次の IMAP マッチャーの例では、​[0-9]​ 正規表現に一致せず、まだ参照されていない件名を持つメールが却下されます。

<email:list-imap config-ref="config">
    <email:imap-matcher subjectRegex="[0-9]" seen="EXCLUDE"/>
</email:list-imap>

すべてのマッチャー属性は省略可能であり、提供されていない場合は無視できます。また、​AND​ 演算子の下で相互に関連します。つまり、すべての条件が true である必要があります。

前の例では特定のコンポーネント専用の再利用できない内部のマッチャーを宣言しています。ただし、マッチャーは次の ​pop3-matcher​ のように再利用可能な要素として (名前付きの最上位要素として) 宣言できます。

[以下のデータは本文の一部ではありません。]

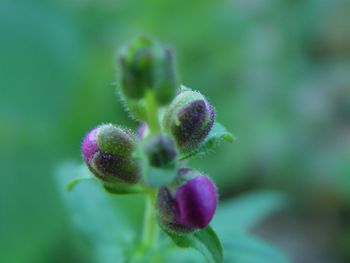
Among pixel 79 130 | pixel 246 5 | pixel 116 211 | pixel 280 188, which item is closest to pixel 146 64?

<email:pop3-matcher name="pop3Matcher"
                    subjectRegex="Email Subject"
                    fromRegex="@mulesoft"/>

<flow name="listEmails">
  ...
  <file:list pop3-matcher="pop3Matcher" />
  ...
</flow>

IMAP マッチャーと POP3 マッチャーの比較

IMAP プロトコルでは、POP3 よりも詳細な絞り込みを可能にする、メールに関するメタデータが提供されます。

POP3 マッチャーには次のパラメーターが含まれます。

<email:pop3-matcher
  receivedSince="2015-06-03T13:21:58+00:00"
  receivedUntil="2015-07-03T13:21:58+00:00"
  sentSince="2015-05-03T13:21:58+00:00"
  sentUntil="2015-06-03T13:21:58+00:00"
  subjectRegex="BETA:"
  fromRegex="@mulesoft"/>

IMAP マッチャーは次のようになります。

<email:imap-matcher
  receivedSince="2015-06-03T13:21:58+00:00"
  receivedUntil="2015-07-03T13:21:58+00:00"
  sentSince="2015-05-03T13:21:58+00:00"
  sentUntil="2015-06-03T13:21:58+00:00"
  subjectRegex="BETA:"
  fromRegex="@mulesoft"
  recent="EXCLUDE|INCLUDE|REQUIRE"
  seen="EXCLUDE|INCLUDE|REQUIRE"
  deleted="EXCLUDE|INCLUDE|REQUIRE"
  answered="EXCLUDE|INCLUDE|REQUIRE"/>

IMAP マッチャーには ​recent​、​seen​、​deleted​、​answered​ パラメーターが含まれます。

添付ファイルの命名戦略

Email Connector には、添付ファイルの命名戦略を指定できる List および On New Email 操作用のパラメーターがあります。このパラメーターは設定レベルで定義されますが、操作レベルで上書きできます。

詳細と例は、​「添付ファイルの命名戦略」​を参照してください。